Return every line of the records below that contains the string "pixel", treating uppercase and lowercase as different.

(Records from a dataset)
= = = =

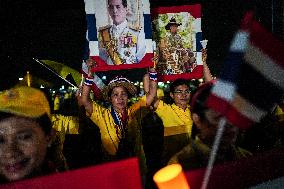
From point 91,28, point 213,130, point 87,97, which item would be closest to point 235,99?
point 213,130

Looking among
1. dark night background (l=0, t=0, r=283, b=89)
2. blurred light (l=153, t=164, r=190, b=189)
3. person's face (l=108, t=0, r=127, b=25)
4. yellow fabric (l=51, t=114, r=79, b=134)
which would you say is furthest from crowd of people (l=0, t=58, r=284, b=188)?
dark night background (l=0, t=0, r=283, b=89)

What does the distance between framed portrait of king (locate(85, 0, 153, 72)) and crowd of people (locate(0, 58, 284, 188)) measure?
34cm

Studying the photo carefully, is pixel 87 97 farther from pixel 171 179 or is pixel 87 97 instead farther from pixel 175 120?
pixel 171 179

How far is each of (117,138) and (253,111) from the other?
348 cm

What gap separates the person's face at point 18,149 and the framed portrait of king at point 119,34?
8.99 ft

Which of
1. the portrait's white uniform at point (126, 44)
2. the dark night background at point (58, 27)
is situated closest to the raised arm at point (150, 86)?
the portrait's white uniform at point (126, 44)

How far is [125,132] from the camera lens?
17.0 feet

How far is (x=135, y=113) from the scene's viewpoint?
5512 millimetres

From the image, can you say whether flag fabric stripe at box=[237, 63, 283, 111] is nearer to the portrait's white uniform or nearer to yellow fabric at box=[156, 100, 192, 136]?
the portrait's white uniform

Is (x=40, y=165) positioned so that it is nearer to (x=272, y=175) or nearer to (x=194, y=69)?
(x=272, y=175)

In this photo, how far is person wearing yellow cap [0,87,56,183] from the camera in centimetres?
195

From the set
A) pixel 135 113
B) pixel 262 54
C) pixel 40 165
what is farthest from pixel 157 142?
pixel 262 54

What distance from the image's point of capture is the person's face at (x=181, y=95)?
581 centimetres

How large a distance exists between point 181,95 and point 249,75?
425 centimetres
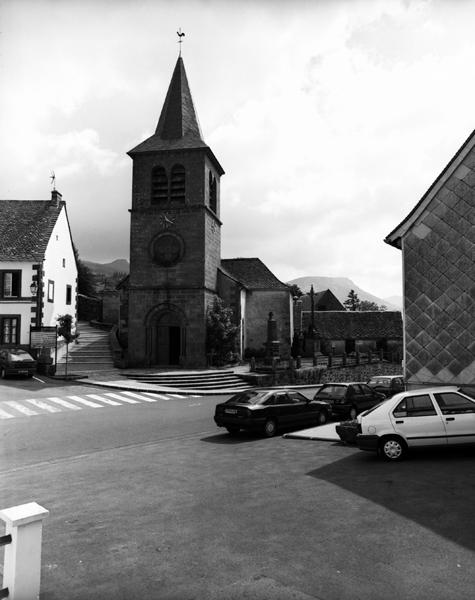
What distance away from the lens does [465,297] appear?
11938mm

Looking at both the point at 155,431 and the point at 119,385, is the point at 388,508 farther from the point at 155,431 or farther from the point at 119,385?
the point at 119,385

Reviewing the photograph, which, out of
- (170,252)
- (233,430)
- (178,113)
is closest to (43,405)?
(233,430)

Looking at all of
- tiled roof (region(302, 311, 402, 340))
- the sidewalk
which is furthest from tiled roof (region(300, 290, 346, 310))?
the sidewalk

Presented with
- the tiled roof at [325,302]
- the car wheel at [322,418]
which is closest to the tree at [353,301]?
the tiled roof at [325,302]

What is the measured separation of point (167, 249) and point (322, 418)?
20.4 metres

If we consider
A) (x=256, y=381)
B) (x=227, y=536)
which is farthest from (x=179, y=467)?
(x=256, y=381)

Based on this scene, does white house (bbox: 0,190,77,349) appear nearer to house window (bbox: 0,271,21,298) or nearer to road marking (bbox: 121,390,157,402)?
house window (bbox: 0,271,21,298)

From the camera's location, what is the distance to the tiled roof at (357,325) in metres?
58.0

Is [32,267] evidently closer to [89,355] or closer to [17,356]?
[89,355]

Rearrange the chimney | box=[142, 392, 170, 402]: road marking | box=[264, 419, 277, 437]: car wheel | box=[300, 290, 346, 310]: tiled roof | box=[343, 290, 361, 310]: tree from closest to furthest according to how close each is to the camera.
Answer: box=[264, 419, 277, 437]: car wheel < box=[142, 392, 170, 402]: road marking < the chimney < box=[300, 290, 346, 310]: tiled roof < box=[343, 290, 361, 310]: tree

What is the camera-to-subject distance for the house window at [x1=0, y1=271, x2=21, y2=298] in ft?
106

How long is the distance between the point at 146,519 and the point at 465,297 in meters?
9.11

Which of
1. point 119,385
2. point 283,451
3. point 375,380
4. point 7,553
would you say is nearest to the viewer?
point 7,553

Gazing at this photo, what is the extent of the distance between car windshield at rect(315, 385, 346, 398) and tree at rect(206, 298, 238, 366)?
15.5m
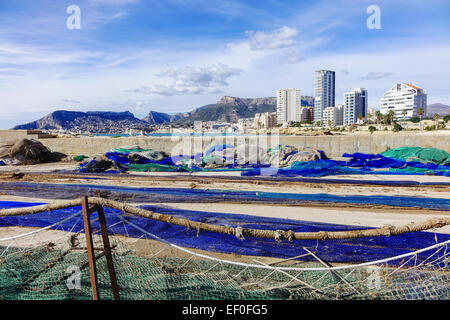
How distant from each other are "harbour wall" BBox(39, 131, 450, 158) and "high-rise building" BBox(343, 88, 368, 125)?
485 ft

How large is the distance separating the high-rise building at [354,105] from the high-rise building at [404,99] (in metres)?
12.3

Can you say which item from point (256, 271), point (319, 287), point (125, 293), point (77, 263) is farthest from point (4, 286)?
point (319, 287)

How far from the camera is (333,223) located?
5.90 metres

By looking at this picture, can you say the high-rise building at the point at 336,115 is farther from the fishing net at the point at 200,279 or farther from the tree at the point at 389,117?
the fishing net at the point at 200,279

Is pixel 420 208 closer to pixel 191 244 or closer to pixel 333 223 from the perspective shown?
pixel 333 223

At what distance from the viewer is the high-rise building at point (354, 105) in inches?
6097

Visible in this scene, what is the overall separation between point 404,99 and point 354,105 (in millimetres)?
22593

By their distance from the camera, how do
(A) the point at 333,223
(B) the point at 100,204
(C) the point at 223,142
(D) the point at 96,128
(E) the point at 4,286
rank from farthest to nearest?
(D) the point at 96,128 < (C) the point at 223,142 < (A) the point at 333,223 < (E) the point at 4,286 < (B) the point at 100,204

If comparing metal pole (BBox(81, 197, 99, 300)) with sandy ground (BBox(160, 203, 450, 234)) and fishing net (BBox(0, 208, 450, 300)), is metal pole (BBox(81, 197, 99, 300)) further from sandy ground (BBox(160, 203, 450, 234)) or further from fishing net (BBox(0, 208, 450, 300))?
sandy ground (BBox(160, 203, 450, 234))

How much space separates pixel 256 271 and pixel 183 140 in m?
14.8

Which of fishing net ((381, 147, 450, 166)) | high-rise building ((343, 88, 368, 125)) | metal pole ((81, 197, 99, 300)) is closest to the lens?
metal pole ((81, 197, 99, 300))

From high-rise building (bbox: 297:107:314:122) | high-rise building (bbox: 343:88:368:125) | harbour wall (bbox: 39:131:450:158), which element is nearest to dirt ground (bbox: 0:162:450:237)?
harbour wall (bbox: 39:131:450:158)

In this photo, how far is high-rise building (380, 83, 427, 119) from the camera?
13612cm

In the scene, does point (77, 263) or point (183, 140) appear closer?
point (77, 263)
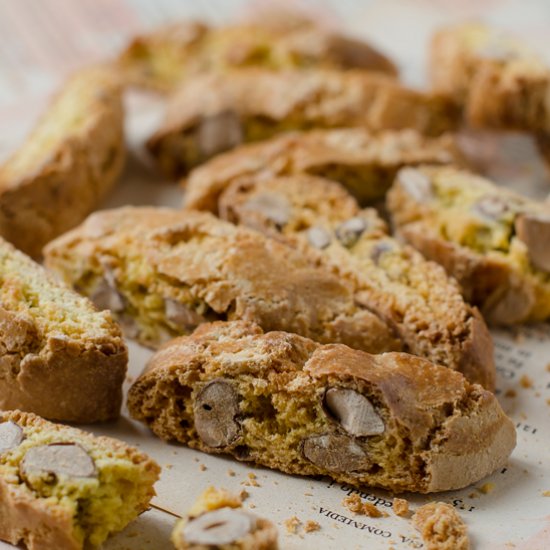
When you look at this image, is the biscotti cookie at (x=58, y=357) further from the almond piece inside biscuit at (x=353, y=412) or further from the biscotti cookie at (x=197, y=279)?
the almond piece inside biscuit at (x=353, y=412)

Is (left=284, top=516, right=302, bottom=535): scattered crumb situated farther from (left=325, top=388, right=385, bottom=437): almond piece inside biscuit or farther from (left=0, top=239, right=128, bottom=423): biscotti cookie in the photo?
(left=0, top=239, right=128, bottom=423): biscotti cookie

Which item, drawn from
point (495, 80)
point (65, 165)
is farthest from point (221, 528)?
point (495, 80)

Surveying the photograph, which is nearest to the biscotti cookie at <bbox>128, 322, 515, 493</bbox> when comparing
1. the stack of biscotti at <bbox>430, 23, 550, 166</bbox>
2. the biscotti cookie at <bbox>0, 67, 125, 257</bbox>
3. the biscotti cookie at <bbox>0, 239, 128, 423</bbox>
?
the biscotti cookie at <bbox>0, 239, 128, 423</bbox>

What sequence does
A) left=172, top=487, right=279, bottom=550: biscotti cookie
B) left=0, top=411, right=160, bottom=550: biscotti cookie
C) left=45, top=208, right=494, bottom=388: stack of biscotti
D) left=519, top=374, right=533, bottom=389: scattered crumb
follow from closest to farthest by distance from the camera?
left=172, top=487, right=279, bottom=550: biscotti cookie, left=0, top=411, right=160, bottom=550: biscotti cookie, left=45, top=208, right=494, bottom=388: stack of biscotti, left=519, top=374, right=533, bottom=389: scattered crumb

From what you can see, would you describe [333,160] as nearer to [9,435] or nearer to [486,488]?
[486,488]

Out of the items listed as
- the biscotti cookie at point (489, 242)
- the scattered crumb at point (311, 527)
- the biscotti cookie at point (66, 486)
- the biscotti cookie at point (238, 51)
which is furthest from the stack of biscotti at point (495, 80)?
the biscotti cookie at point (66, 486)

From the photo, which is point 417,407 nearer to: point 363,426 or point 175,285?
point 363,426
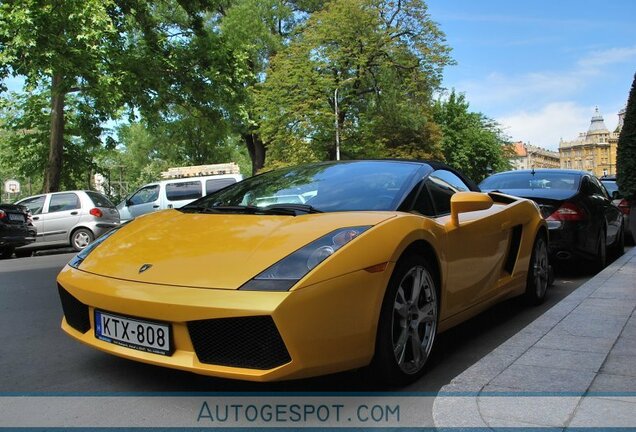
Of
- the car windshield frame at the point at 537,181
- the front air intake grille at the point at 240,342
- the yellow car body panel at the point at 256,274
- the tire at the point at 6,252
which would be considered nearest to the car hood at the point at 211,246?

= = = =

Result –
Studying the photo carefully, is pixel 87 97 farther from pixel 171 179 or is pixel 87 97 instead farther from pixel 175 120?
pixel 171 179
A) pixel 135 113
B) pixel 262 54
C) pixel 40 165
what is farthest from pixel 157 142?
pixel 262 54
Is pixel 420 208 closer to pixel 191 244 or closer to pixel 333 223 from the perspective shown?
pixel 333 223
How much space separates pixel 256 271 and pixel 183 140 in m?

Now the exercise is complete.